6.) Step 1: Set up the problem. How are you going to identify the point on the beach to which she swims? Make a diagram. The beach is a straight line. Draw in Rosie's position in the water and Tom's position on the straight line. Now draw a line perpendicular to the beach that passes through Rosie. Where the beach and the perpendicular intersect is the origin (this is not the only way to set it up, but this is the way I'll do it here). The point on the beach to which Rosie swims is x meters down the beach from this intersection. We need to solve for x. Step 2: What is Rosie's running time? If she swims to a position x meters down the beach and Tom is 100 meters down the beach, then she has 100 - x meters left to run in order to get to him. If she runs at 4 meters per second, then her running time, tr, is given by tr = (100 – x)/ 4 Step 2: What is Rosie's swimming time? If she swims to a point that is x meters down the beach from where she is, then her swim-path is the hypotenuse of a right triangle. Use the Pythagorean distance formula to set this up. One leg of the triangle is given in the problem as 50 meters long. The other is x meters long. So her swim distance is √(2500 + x2 )That means her swimming time, ts, swimming at 1 meter per second, is given by ts = √(2500 + x2 )/1
Step 3: What is Rosie's total transit time, t? Clearly it is the sum of her running time, tr, and her swimming time, ts.t = √(2500 + x2 )+ 25 – x/ 4 Step 4: Take the derivative of Rosie's transit time with respect to x. That is, find dt/dx.

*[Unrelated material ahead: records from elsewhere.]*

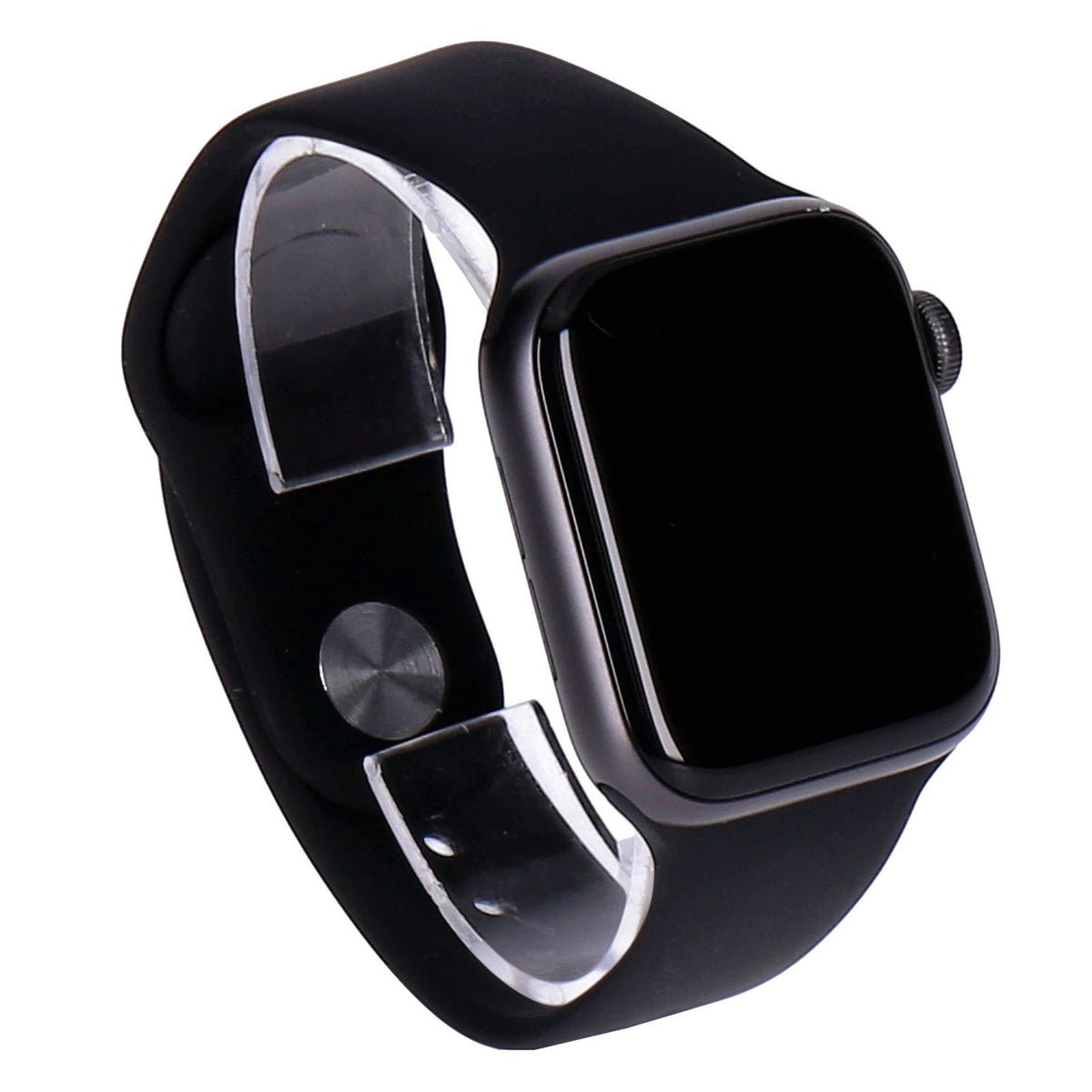 Produktbild Smartwatch - Apple Watch SE 40mm GPS + 4G Spacegrau Aluminiumgehäuse mit Sportband Mitternacht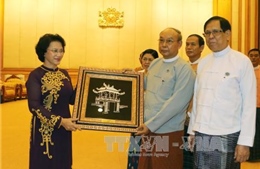 Chủ tịch Thượng viện Myanmar sẽ thăm chính thức Việt Nam 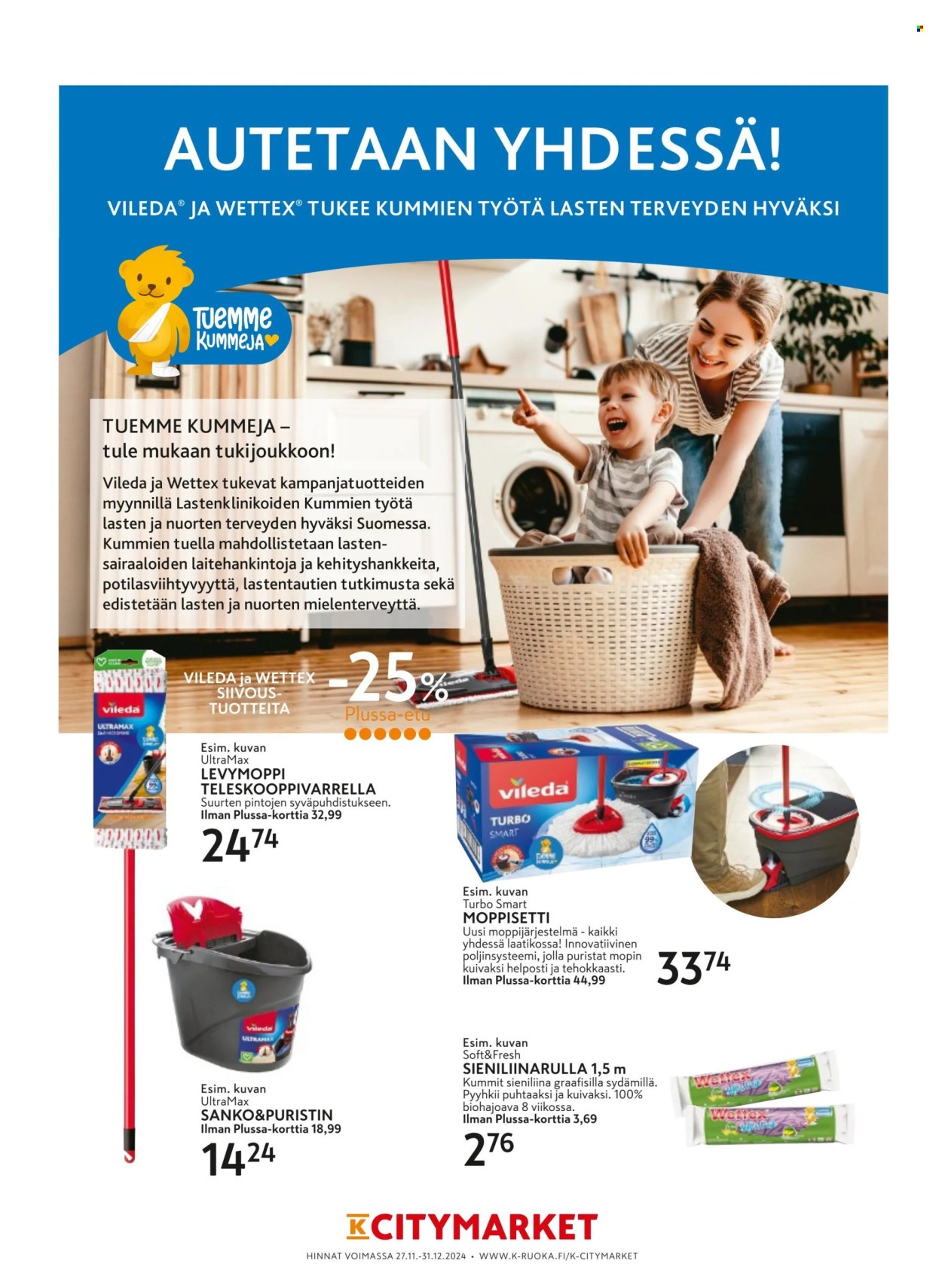 K-Supermarket tarjoukset - 27.11.2024 - 04.02.2025. Sivu 28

When you set dt/dx to zero, you will be able to solve for the x that minimizes t. You will have to apply the chain rule in order to take this derivative. dt/dx = 0 = x / √(2500 + x2 )-(1/ 4) Step 5: Solve for x. You do this by multiplying the above equation through by the radical 0 = x – (1/4)√(2500 + x2 ) Add one fourth of the radical to both sides x = (1/4)√(2500 + x2 ). Multiply by 4, then square both sides: 16 x2 = 2500 + x2 . 15 x2 = 2500. x2 = 2500/15. x= 50 / √15 = = 12.090994449 meters. So Rosie must swim to a point that is 12.090994449 meters down the beach (toward Tom Cruise) from where she is swimming. Note that Tom could have been 1000 meters down the beach (or any other distance greater than 12.090994449 meters) and this problem would still have come out with precisely the same solution. Now that you know how to do this one, see if you can do the following variation on it by yourself. Rosie is still swimming 50 meters off shore. But this time Tom Cruise appears on the deck of a beach house that is 100 meters down the beach and 80 meters back from the beach. Rosie can still swim 1 meter per second and run 4 meters per second. At what point on the beach should she swim for in order to minimize her transit time? Just go as far as to set the minimization equation up on this one. Don't bother to solve for x unless you're in the mood for solving a fourth degree polynomial.